_ENTRIES PROVIDED:_
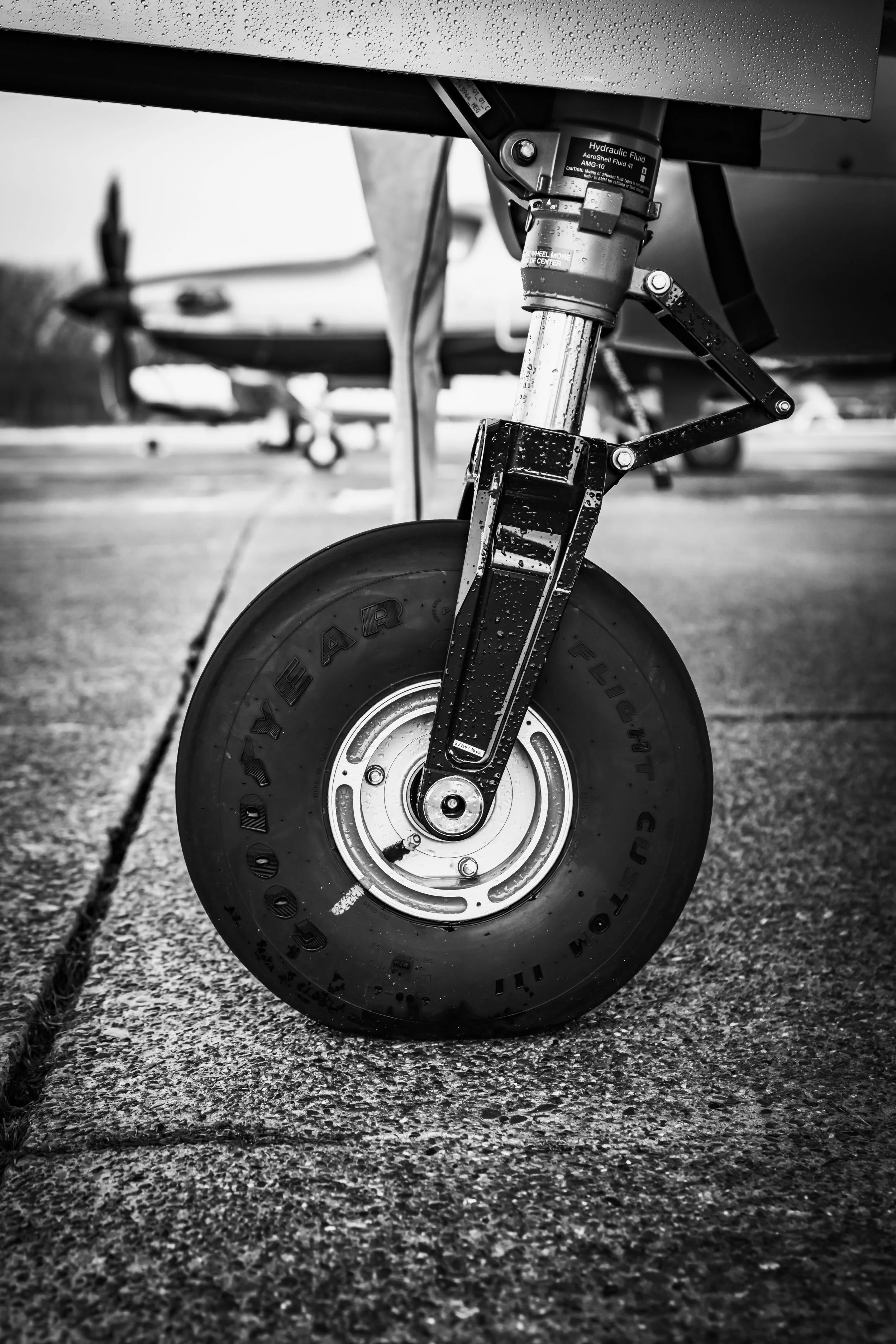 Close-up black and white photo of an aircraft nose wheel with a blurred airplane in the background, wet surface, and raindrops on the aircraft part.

==

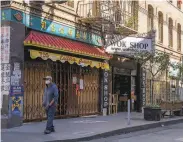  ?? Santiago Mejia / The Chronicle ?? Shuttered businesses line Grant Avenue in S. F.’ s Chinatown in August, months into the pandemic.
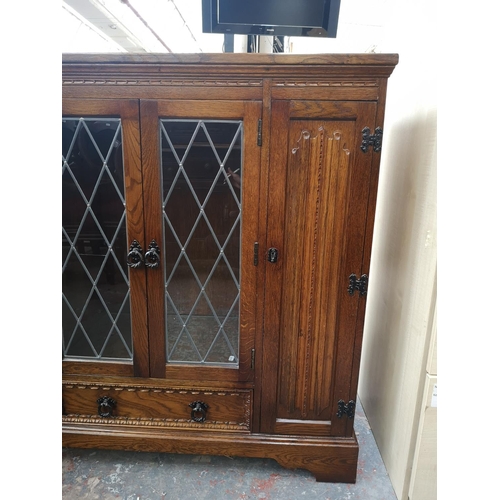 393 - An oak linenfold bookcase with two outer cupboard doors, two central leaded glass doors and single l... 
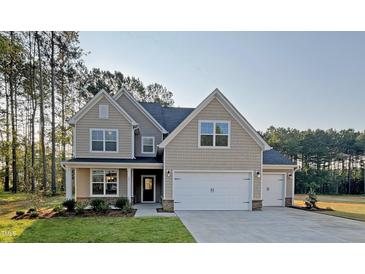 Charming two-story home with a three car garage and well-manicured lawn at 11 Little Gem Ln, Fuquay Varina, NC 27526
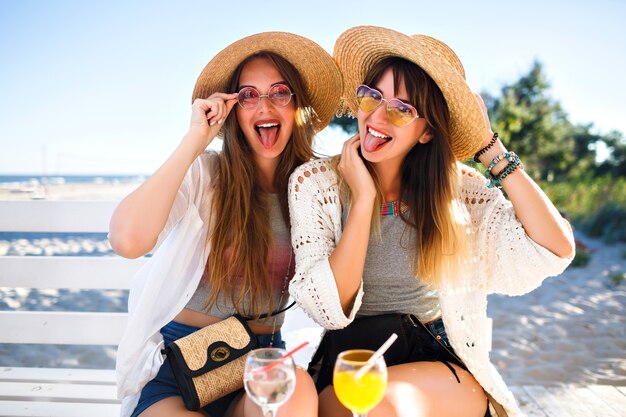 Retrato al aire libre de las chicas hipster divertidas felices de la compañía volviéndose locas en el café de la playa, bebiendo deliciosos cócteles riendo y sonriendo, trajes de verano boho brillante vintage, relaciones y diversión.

_ABOUT THIS TASK:_ Above are records; write out the lines from the one with "into the pandemic." down to the one with "Retrato al aire", exactly, leaving the pictures out.

_TASK ANSWER:_
  ?? Santiago Mejia / The Chronicle ?? Shuttered businesses line Grant Avenue in S. F.’ s Chinatown in August, months into the pandemic.
 393 - An oak linenfold bookcase with two outer cupboard doors, two central leaded glass doors and single l... 
 Charming two-story home with a three car garage and well-manicured lawn at 11 Little Gem Ln, Fuquay Varina, NC 27526
 Retrato al aire libre de las chicas hipster divertidas felices de la compañía volviéndose locas en el café de la playa, bebiendo deliciosos cócteles riendo y sonriendo, trajes de verano boho brillante vintage, relaciones y diversión.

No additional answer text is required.